═════ Data extract ═════

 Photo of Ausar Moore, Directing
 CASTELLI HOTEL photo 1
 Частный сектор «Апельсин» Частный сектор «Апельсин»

═════

# Instructions for the task
Reply with an exact transcription of the material above.

# Result of this exercise
 Photo of Ausar Moore, Directing
 CASTELLI HOTEL photo 1
 Частный сектор «Апельсин» Частный сектор «Апельсин»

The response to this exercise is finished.